Is composing horz + vert shear the same thing as shearing both?

That topic title was probably confusing, so here's a better explanation: Allegro has these functions for doing shear transformation:

al_horizontal_shear_transform() al_vertical_shear_transform()

If I call both of these in sequence, is that the same thing as shearing both X and Y simultaneously? Think of CSS transformations, it has skewX/skewY() and then just skew() to do both at the same time.

I ask this because, in general, matrix multiplication is not commutative. For example translate + rotate is not the same thing as rotate + translate, and I wonder if the same caveat applies here.

No, you do indeed get different effects depending on which way you skew first. To skew on both axes simulateously, you need a matrix that looks like this:

1 x 0 0 y 1 0 0 0 0 1 0 0 0 0 1

Which Allegro doesn't have a simple function to create. I'd do this:

ALLEGRO_TRANSFORM t; al_identity_transform(&t); t.m[1][0] = x; t.m[0][1] = y; al_compose_transform(&your_transform, &t);

Thanks, that's what I figured. On a related note, how would I figure out the shear factor given a skew angle? I think tan() is the right function here, but my trig is a bit rusty...

Wikipedia suggests it's the cotangent, or 1/tan(angle).

Intuitively I expect it's tan if you're measuring the angle by which a horizontal or vertical line will change from its unskewed position; 1/tan if you're measuring the angle of the skewed line against the *other* axis.

@Bruce: I'm actually trying to figure out which values to plug into the matrix for a given skew angle--i.e. the angle is already known, and I need to calculate the shear factor from that. Allegro itself seems to use tan for this in al_*_shear_transform(), but like SiegeLord said Wikipedia calls to use the cotangent instead, so... yeah, I'm confused.

Hmm. I already knew what you were trying to do (you haven't told me anything new), and I was already trying to pre-empt and explain the exact confusion as to how it could be both tan and 1/tan. I assume Wikipedia is using the cotangent because their idea of an identity matrix would have an angle of 90°, whereas yours or Allegro's would have an angle of 0. (Of course remember to use radians in the implementation.)

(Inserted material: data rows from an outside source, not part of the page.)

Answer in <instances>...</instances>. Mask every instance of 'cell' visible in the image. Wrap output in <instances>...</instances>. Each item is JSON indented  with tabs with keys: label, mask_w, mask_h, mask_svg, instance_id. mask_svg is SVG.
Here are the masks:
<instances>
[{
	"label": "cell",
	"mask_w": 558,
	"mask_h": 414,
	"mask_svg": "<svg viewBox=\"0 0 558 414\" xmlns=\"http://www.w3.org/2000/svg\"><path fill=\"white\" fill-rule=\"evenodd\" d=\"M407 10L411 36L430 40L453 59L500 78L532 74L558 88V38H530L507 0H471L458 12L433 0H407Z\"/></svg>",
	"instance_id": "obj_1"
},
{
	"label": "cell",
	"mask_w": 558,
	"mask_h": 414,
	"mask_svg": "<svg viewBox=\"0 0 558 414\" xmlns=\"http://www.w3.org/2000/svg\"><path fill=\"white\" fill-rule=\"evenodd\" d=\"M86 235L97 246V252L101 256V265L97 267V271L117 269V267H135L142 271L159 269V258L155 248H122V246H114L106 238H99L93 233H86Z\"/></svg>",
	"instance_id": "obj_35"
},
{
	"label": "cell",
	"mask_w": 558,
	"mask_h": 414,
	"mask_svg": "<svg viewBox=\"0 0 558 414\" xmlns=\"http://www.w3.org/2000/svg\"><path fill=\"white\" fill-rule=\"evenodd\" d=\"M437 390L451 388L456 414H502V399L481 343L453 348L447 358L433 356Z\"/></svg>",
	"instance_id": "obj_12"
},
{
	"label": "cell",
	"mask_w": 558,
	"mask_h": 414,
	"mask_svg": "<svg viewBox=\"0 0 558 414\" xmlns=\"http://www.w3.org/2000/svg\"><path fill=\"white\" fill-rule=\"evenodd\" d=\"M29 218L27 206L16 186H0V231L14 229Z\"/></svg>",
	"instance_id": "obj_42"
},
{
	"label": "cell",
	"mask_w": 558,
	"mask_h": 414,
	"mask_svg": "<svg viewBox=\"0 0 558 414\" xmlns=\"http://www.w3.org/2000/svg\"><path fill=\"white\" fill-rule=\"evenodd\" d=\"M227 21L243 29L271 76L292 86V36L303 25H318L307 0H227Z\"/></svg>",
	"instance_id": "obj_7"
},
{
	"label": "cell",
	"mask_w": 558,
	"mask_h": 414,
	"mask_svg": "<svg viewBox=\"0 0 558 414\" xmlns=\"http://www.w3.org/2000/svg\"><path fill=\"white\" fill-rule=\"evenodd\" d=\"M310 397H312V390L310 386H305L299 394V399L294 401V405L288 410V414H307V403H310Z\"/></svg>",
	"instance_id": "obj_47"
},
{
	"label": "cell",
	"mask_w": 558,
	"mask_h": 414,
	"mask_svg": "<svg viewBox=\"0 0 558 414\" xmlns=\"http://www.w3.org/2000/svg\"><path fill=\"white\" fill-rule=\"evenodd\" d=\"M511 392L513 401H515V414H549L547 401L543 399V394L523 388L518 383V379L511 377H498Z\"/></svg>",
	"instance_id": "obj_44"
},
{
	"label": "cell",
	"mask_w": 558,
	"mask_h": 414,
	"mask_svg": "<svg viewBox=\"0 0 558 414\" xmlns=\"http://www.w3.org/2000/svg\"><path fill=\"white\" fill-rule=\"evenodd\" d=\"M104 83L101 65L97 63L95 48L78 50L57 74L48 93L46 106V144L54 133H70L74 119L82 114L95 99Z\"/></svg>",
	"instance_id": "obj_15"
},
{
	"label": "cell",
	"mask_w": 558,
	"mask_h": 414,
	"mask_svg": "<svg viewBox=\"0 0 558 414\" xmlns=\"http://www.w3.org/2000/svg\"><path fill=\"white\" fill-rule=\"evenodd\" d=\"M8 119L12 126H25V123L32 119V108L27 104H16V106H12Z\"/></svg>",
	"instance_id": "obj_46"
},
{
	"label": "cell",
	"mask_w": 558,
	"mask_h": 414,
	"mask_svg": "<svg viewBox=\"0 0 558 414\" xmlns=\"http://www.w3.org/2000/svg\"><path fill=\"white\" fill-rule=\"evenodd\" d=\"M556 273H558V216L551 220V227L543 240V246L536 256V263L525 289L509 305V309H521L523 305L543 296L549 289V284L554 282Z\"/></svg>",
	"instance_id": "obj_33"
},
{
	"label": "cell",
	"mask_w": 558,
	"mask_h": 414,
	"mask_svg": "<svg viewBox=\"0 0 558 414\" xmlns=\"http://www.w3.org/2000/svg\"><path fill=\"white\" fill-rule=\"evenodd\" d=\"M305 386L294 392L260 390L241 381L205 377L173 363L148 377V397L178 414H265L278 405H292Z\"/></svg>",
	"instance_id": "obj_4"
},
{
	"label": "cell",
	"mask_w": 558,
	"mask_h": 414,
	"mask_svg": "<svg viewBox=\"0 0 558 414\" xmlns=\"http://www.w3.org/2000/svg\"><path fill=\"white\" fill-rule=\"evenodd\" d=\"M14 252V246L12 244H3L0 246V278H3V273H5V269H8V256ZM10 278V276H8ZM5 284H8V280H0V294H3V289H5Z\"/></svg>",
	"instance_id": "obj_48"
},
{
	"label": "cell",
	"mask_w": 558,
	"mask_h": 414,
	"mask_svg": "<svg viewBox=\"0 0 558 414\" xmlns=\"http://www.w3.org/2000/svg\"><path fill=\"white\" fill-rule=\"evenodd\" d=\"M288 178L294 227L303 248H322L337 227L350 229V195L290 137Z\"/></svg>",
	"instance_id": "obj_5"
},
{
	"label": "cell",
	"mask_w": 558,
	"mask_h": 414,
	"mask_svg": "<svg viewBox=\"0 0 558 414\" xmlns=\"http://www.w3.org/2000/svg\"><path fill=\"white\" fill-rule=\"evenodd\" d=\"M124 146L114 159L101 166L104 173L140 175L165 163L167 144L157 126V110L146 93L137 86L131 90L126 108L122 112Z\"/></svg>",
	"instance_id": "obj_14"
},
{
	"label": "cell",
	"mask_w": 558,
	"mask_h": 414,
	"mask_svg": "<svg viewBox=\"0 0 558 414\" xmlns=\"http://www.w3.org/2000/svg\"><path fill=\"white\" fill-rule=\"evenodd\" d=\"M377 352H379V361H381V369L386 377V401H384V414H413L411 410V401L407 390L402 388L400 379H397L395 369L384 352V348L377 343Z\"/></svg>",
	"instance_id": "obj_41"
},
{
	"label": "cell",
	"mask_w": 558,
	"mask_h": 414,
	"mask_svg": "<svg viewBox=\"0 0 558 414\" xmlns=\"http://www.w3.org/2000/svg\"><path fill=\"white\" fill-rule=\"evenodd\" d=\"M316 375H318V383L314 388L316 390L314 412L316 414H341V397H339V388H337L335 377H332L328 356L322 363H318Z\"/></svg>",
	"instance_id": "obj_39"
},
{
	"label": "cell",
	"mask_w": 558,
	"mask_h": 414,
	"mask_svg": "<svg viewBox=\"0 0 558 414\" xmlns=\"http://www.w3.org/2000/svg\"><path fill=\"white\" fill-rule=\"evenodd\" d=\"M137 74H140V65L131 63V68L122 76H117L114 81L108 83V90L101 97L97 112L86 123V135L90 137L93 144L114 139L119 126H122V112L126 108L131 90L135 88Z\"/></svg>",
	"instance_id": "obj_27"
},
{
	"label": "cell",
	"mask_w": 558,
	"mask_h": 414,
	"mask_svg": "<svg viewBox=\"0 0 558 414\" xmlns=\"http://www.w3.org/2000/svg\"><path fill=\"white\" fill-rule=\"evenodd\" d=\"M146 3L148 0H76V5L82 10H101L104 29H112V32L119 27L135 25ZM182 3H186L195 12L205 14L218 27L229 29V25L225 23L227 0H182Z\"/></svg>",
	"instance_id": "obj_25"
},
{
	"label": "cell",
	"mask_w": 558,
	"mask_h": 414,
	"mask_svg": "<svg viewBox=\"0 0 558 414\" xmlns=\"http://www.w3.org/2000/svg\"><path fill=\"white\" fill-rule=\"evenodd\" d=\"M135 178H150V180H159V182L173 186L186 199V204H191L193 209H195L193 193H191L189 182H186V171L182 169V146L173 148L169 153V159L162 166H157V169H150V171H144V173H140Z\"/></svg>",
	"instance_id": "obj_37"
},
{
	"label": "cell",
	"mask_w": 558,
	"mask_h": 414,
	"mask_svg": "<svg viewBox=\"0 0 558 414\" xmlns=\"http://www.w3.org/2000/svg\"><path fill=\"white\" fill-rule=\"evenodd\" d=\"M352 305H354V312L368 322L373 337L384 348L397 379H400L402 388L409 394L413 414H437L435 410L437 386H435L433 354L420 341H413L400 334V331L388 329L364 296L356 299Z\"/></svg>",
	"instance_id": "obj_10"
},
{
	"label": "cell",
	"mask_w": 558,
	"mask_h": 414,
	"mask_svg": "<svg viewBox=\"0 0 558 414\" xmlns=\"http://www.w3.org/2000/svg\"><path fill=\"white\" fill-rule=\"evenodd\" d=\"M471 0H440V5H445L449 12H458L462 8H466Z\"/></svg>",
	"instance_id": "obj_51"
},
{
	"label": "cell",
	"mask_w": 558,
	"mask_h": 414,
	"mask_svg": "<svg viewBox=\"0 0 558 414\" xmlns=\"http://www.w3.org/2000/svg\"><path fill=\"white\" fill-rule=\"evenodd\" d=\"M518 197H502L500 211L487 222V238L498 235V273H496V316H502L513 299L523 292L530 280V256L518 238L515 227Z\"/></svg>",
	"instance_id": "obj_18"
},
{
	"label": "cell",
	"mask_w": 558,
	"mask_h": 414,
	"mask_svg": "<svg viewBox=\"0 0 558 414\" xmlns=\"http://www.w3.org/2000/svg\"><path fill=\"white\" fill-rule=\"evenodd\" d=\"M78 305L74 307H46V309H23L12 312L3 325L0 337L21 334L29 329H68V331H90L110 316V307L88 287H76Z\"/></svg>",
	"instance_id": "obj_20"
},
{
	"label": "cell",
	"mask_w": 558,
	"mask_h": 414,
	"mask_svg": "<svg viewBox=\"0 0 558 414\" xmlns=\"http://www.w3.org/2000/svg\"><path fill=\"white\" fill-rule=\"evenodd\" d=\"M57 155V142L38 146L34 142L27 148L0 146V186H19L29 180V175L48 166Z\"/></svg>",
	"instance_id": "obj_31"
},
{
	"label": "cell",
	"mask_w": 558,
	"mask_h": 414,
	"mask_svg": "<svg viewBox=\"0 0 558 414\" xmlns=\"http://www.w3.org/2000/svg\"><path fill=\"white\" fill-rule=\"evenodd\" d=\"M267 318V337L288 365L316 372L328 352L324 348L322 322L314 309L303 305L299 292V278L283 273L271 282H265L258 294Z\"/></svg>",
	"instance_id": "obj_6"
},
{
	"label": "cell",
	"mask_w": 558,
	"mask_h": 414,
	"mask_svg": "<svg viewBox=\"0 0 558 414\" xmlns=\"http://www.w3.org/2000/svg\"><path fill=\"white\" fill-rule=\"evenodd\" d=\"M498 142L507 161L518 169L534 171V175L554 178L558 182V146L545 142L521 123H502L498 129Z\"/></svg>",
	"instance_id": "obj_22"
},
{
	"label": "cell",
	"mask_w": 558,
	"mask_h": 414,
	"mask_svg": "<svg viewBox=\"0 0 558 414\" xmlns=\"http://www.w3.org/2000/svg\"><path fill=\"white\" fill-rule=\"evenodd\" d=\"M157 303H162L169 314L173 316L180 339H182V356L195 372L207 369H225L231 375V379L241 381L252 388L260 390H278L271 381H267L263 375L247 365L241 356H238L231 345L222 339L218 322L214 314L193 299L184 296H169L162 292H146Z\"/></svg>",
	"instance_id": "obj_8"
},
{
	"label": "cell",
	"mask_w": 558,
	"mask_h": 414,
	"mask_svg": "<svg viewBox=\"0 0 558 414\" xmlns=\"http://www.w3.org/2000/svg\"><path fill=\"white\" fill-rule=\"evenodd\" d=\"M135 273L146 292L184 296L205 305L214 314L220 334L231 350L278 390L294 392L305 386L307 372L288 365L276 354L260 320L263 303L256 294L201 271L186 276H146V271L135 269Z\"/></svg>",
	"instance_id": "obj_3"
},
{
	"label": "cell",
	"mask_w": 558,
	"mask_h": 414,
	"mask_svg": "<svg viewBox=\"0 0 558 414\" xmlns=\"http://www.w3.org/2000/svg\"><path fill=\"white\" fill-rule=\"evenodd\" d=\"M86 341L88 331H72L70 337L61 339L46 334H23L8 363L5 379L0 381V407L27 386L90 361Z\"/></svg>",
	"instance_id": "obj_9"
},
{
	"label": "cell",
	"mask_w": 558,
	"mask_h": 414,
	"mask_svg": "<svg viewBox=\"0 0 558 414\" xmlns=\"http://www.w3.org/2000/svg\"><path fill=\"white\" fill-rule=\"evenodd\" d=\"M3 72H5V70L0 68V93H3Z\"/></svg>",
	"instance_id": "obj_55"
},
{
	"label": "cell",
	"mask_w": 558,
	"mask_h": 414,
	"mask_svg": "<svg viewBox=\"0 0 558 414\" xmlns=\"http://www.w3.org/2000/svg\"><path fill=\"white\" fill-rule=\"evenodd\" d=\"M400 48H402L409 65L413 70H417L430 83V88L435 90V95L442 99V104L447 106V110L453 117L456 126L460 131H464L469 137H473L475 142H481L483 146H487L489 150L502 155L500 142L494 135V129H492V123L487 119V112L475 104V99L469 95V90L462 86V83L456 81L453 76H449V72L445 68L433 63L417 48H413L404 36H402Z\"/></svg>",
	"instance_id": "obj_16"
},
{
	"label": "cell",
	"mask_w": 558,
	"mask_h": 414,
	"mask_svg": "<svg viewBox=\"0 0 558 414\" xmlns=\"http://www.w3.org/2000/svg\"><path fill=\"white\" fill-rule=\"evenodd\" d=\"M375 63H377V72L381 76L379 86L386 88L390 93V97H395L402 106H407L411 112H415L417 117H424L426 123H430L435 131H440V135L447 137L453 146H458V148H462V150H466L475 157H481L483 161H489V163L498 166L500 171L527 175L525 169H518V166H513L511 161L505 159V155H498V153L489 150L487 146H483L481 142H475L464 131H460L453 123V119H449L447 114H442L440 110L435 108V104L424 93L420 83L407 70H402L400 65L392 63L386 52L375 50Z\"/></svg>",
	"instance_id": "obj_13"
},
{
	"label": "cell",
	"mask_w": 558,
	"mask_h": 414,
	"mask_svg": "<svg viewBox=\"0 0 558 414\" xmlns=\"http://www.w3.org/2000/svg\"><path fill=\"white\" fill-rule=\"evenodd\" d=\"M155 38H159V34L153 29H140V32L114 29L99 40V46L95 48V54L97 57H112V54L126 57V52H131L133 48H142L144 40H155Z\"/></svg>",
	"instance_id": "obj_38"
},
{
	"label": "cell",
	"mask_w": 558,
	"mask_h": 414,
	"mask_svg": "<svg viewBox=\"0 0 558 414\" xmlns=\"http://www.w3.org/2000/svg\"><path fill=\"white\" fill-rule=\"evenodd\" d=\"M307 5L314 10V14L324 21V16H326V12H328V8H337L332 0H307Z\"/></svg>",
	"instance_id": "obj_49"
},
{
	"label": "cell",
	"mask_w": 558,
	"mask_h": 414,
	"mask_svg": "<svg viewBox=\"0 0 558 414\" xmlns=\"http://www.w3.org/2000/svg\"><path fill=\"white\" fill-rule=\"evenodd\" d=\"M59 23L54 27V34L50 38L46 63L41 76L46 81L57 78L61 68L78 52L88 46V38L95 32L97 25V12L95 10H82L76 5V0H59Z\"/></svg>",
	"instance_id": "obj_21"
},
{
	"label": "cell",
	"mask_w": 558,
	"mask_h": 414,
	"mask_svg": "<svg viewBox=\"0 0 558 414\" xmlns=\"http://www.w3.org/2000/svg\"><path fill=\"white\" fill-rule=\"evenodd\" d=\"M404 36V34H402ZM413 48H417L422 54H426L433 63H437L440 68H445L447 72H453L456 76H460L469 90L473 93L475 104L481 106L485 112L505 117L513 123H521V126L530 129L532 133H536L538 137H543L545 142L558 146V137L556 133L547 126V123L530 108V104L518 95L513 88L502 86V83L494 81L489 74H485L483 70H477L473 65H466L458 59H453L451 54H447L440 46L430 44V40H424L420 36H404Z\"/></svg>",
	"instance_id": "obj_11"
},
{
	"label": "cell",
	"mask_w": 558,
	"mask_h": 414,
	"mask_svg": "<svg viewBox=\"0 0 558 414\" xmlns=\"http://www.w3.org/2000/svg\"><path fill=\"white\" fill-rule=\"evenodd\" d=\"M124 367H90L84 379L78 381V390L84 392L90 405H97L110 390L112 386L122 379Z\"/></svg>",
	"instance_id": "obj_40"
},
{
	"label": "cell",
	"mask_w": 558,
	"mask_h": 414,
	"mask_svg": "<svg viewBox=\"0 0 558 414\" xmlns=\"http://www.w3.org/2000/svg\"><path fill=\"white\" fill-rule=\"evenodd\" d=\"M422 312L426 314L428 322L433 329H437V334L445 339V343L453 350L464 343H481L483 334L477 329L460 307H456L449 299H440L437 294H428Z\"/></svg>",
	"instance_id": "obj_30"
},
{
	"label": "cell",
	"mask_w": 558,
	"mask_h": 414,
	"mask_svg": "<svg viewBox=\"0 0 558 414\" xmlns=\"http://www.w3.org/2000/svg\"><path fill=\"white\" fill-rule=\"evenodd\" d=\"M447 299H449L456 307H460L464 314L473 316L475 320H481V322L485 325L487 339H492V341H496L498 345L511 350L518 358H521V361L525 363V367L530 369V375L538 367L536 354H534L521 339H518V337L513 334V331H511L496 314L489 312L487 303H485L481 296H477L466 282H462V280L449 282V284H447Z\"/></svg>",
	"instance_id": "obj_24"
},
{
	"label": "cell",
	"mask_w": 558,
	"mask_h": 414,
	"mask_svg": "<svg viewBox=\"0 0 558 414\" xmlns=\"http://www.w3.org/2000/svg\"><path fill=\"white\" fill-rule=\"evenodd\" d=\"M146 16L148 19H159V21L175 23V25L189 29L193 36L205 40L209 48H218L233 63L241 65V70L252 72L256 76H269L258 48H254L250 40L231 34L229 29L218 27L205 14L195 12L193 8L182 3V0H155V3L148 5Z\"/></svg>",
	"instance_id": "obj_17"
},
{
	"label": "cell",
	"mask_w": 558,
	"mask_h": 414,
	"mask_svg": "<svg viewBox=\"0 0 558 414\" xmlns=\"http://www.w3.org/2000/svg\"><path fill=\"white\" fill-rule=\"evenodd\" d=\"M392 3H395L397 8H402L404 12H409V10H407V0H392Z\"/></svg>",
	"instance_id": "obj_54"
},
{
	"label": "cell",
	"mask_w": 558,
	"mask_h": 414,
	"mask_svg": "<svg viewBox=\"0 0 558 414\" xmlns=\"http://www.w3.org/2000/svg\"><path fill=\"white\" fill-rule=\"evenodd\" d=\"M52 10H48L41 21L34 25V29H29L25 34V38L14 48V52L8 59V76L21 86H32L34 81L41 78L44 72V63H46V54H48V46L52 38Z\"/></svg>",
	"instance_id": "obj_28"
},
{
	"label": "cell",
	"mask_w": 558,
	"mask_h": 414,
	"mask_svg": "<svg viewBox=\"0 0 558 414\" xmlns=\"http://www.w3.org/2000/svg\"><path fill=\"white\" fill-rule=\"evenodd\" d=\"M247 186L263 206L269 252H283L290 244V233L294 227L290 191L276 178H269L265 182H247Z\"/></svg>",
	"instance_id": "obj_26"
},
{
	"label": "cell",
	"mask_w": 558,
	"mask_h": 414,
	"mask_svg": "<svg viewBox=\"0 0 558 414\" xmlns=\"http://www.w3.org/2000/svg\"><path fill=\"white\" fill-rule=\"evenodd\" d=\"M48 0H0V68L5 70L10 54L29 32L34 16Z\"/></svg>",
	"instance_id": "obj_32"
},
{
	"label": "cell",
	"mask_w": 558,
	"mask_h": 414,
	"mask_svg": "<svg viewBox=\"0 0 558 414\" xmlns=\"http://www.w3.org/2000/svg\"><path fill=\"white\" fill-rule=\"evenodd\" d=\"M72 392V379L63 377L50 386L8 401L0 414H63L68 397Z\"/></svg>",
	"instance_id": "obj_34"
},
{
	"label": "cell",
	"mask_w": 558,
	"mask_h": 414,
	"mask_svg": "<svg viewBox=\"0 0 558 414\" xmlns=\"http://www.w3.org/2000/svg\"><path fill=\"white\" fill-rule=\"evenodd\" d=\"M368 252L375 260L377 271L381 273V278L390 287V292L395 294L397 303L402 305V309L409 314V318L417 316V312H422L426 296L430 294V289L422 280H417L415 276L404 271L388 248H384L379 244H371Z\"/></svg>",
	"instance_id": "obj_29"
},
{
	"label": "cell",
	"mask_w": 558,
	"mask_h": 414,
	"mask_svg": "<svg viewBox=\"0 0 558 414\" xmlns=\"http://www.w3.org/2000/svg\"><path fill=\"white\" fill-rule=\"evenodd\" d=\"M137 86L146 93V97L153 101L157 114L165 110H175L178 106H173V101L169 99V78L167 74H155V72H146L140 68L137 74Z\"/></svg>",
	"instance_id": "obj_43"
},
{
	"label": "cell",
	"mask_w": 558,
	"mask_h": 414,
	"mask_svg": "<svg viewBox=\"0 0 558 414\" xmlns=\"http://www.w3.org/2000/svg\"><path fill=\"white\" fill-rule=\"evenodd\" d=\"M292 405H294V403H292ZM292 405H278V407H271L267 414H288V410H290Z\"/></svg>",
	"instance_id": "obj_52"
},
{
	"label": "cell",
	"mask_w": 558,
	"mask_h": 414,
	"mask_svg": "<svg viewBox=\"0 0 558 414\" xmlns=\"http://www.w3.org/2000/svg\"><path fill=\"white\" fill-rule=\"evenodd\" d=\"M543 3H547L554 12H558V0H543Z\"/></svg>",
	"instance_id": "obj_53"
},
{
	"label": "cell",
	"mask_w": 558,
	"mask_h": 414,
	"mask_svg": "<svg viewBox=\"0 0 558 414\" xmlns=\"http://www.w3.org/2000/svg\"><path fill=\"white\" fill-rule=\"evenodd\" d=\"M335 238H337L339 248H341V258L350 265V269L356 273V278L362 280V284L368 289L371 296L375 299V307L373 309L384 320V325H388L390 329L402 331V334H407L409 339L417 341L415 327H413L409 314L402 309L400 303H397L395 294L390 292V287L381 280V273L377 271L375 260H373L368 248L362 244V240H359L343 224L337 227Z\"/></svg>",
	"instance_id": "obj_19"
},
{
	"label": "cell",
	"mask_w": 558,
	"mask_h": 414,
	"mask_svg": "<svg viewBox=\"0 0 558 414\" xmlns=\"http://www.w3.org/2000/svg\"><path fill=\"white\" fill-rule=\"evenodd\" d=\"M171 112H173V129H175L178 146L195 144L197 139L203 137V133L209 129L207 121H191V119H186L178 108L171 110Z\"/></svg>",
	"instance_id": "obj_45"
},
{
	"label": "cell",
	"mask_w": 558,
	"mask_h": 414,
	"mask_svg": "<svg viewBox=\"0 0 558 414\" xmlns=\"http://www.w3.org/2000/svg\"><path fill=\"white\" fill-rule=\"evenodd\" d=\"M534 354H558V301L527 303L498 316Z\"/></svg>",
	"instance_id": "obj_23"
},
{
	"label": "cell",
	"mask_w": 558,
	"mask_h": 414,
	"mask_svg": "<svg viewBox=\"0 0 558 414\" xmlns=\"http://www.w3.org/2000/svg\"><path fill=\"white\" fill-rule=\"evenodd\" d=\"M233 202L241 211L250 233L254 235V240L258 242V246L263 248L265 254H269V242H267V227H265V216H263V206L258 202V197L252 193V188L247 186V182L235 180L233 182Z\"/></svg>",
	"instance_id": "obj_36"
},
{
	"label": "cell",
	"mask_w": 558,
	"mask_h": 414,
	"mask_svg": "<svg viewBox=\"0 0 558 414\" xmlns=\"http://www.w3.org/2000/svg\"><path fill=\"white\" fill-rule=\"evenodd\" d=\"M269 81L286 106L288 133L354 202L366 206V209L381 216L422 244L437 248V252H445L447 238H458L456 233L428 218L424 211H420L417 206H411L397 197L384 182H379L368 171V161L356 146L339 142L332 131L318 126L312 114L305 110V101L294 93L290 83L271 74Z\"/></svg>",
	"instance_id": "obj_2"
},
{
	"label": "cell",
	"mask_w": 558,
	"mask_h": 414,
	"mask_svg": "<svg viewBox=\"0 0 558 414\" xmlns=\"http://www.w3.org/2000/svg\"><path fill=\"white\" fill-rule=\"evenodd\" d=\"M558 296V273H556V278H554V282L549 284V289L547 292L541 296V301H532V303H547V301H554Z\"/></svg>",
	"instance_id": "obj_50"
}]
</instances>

(Possibly missing piece of the puzzle: tan(angle) = 1/tan(90° - angle).)

By the way, where is this on Wikipedia?

[EDIT]

I just found this:

Quote:

Straight lines parallel to the x-axis remain where they are, while all other lines are turned, by various angles, about the point where they cross the x-axis. Vertical lines, in particular, become oblique lines with slope 1/m. Therefore the shear factor m is the cotangent of the angle φ by which the vertical lines tilt, called the shear angle.

I think it's either unclear in its definition of the angle, or wrong. It absolutely has to be tan because tan(0) is 0 which leads to an identity matrix whereas 1/tan(0) is infinity (sort of). Who wants to fix Wikipedia?

Okay, I understand you now. I got confused because you said "measuring the angle", when in my case the angle is already known (and therefore doesn't need to be measured).

As for Wikipedia's definition, now that I read it again it actually seems to be correct, in a roundabout way. The article uses vertical lines as an example, but assumes the shear is along the X axis. In the case of perfectly vertical lines, the slope 1/m is either undefined or infinity, depending on how you want to interpret the division by zero. If they're measuring the angle of the oblique against the Y axis--in which case perfectly vertical lines are parallel, i.e. so that the slope is 1/Infinity = 0 (for our purposes anyway)--that might actually be correct. I say *might* because it's still very confusingly written, in any case--this is why Wikipedia is useless for any kind of mathematics research.

Trigonometry is fascinating!

**edit + tl;dr:** Wikipedia is measuring the oblique against the Y axis, not X. 1/tan is correct in that case.